Inside my Chest, Under my Ribcage by foxpamela
Inside my chest, under my ribcage, is this thing. It’s big and gnarled and looks like a root. It pushes down on my lungs and displaces my heart. Cancers are killed with chemicals and radiation. But these things grow from seeds that are planted by the people who love us. They will not let you kill it. They will fight you to the death to protect it.
Inside my chest, under my ribcage, squashing my ability to love freely, to take in and let go freely, are lodged the beliefs that have grown into my drab attire, my dirty nails, my one-night stands, my nappy hair, my poverty, my isolation, my self-deprivation.
But you can’t believe something about everything. Like foreign spices, foreign languages, foreign rhythms, some things escape opinion. They escape criticism through ignorance. For a moment, they are nameless. If you get to them quickly, before the opinions set in, they can tell you things. They will say things for you that you could never say on your own. The flavors and the phonics and the pulse will remind you of how it was before the things that look like roots took hold.
Inside my chest, under my ribcage, one of us will grow and one of us will whither. One of us will starve. And one of us will survive.
I am six. I put my baby doll into the makeshift cardboard crib. I’ve brushed her hair and dressed her up and fed her a heavy bottle. I don’t know it then, but I live a life of privilege compared to my own children’s. I have toys, food, heat, my own bed. I have food that I cannot afford to buy my own children. Things with lots of sugar and Yellow No. 6 and cartoons on the front of boxes that contain coupons to go amusement parks that I can’t afford to take my children even with the coupons.
I put my baby doll in the crib and tell her, I’ll be back. You be good. I’m gonna go find Gramma. Mom is sleeping in her den. Everything in here is white. The walls, the carpet, the bedspread. The bureau is maple veneer. On the lip of the drawer is etched Pam was here. I wasn’t sure if anybody would notice and if they did what they would say? Who’s this Pam character? Does anybody here know who this Pam character is? It was noticed and nobody asked who put it there and I got yelled at but that was all. Which made it worth it because now I knew that I was known.
She is snoring. I try to wake her but she tells me to go away. There is nowhere in particular for me to go so I go outside and dig. The backyard has pock marks from all my digging. I dig for things. I think I’ll find relics. I think I’ll find something that will come up on the evening news with Tom Brokaw, something that has been missing and is precious. The president has asked that the nation stop what they’re doing and start searching immediately because nothing is more important than finding this thing and I’ll be sitting there on the floor in the dark holding it in my hand wondering how I’m going to get it to Tom and if I will be on the news for having found it. I will be feeling very proud of myself for having the foresight to have saved this precious piece of scrap metal or deteriorating linen.
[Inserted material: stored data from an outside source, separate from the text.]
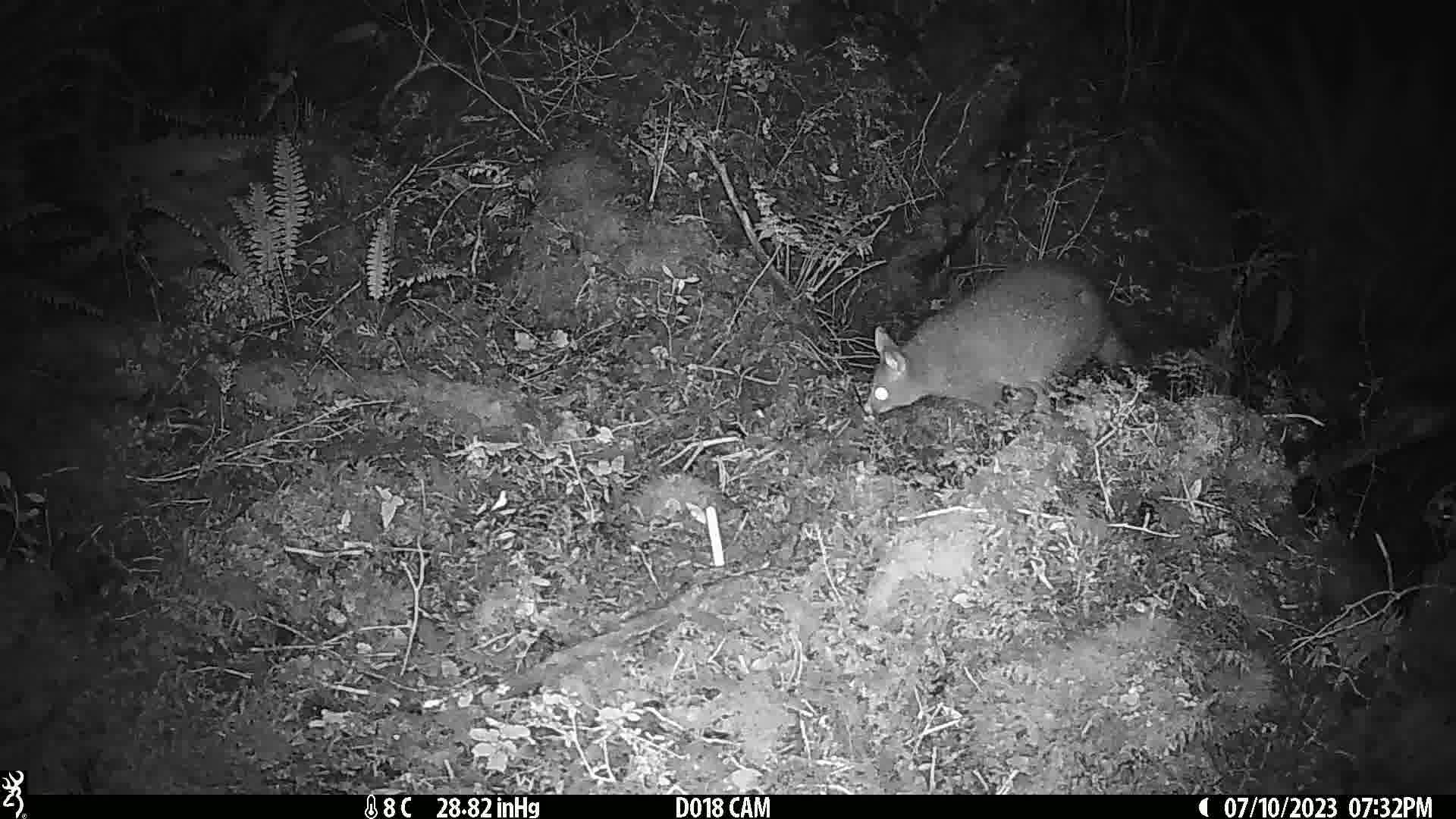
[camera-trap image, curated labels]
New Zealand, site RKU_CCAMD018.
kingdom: Animalia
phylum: Chordata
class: Mammalia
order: Diprotodontia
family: Phalangeridae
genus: Trichosurus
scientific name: Trichosurus vulpecula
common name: common brushtail possum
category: possum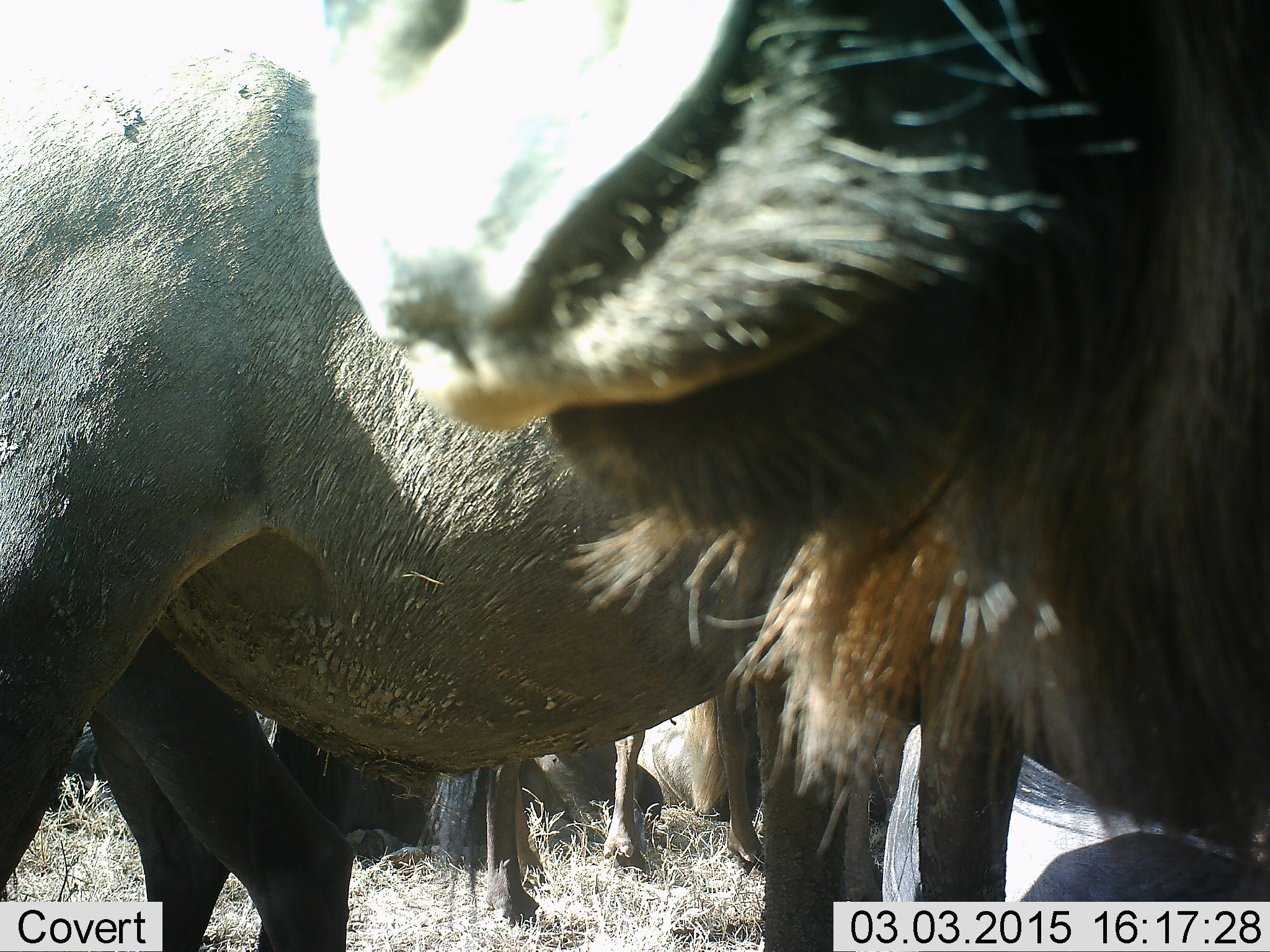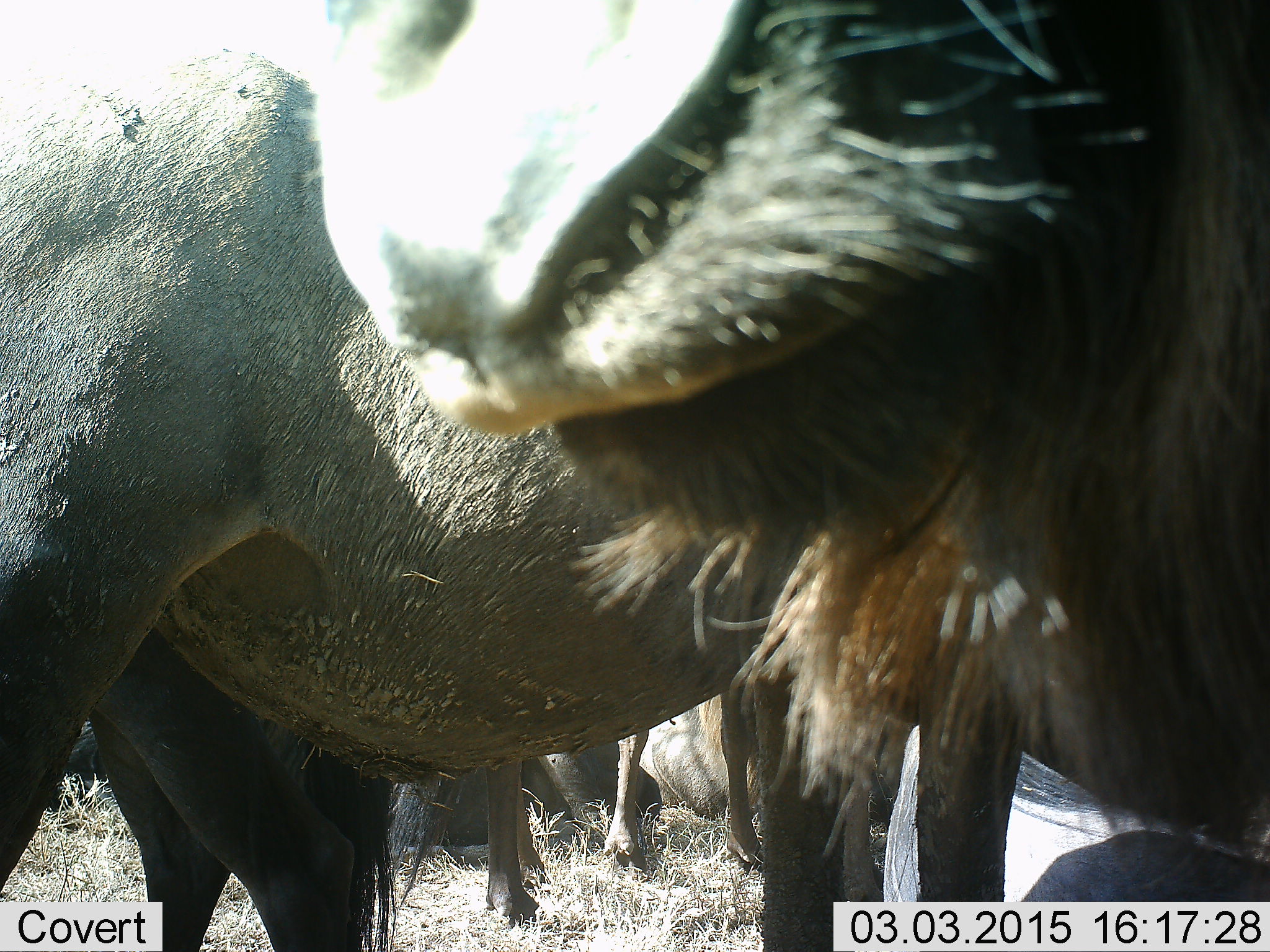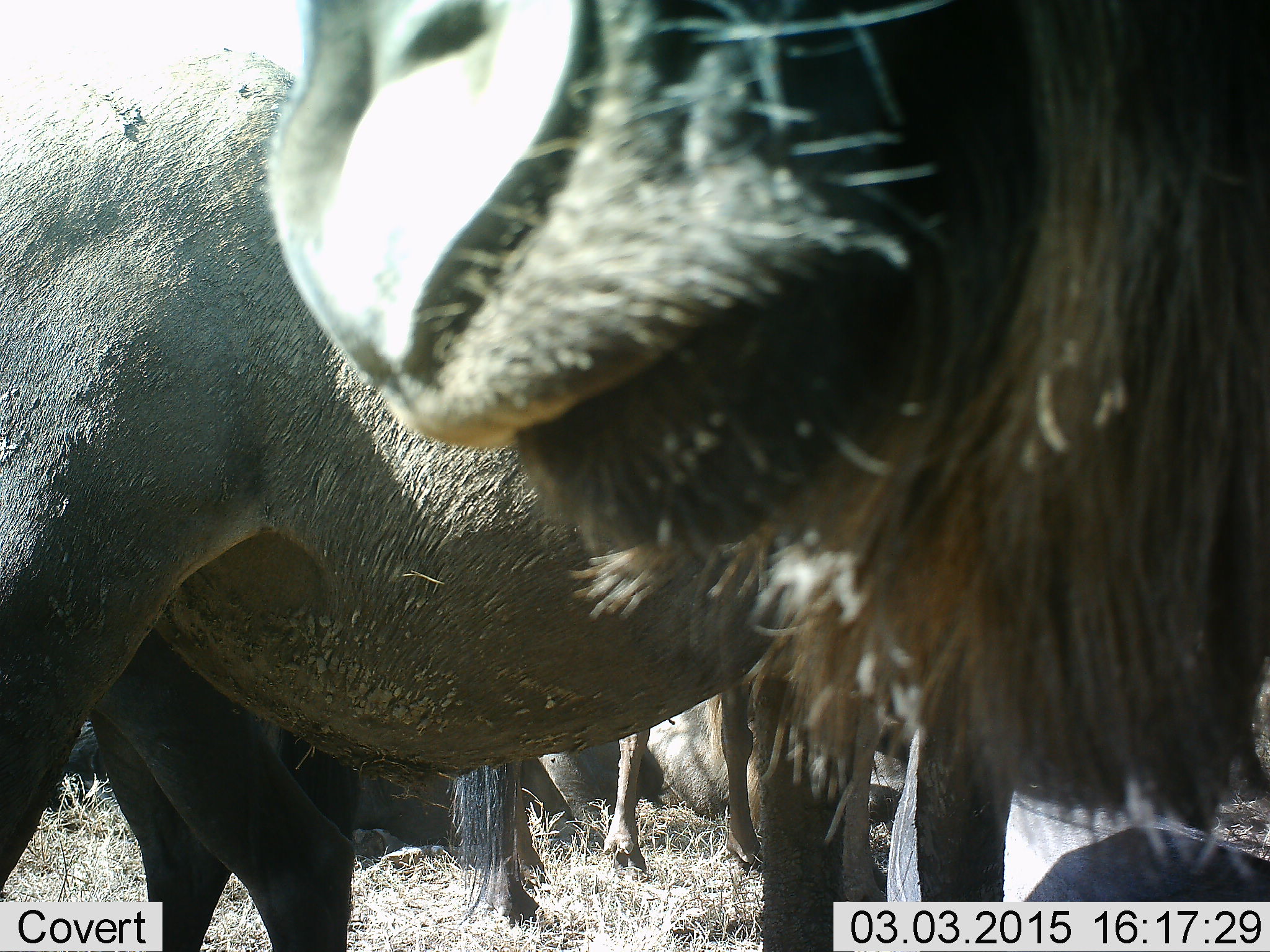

She wakes up and calls me in to wash my hands for dinner. I grab my plate and go downstairs to watch TV until 6:00 when Tom Brokaw comes on.
On my grown-up kitchen table in a metal basket that resembles a cage, I display the thing that looks like a root. It’s drying. Sometimes I walk by and affectionately touch it. I don’t hate it. I sympathize with it. I am proud of it. I have given birth to two children and a root, I think. I can’t eat it. I can’t burn it. I can’t sleep on it. I can’t kill it and I can’t love it.
But I can breathe.
The phone is ringing. It’s my mother.
Yes. Yes, we’re fine. Yes, we have plenty to eat. No, he’s not been giving me any trouble lately. I think he’s been drinking less. I don’t know, Mom. I don’t know that, either. All I can do is take care of us. I can’t control what he does. The kids are great. Janey is all smiles and Alex has shown a lot of maturity lately. I don’t know. I don’t know when we are coming down next. Work’s been really busy. Yes. I’m sure we’re fine. I know.
“You’ve got to let your family support you,” she says. I make an expression that no one will see. It shows my offense. I remember how she didn’t talk to me for six months after I left him. I remember that she asked me if I was going to abandon my children as well.
No I don’t, I think.
“Yeah, I know,” I say.
The root on the table is seeping. I have to go before it gets too wet.
“I have to go, Mom. I have to get the kids to bed. I’ll talk to you soon. Love you, too. Bye.”
I return to my children. They are sounding a little congested so I pull them up next to me on the double bed that we all share and I pat their backs to loosen them up. We pull all the blankets around us and I imagine we are a little Inuit family. One holds a book and the other turns the pages. The story is one we’ve been reading since I left their father last winter. It’s in a language that I don’t know so the three of us sound it out together, one word at a time. And after we sound it out, we decide what it means. All the words with all their windy sounds end up meaning the same precious thing. We will call Tom Brokaw ourselves and whisper to him what we have.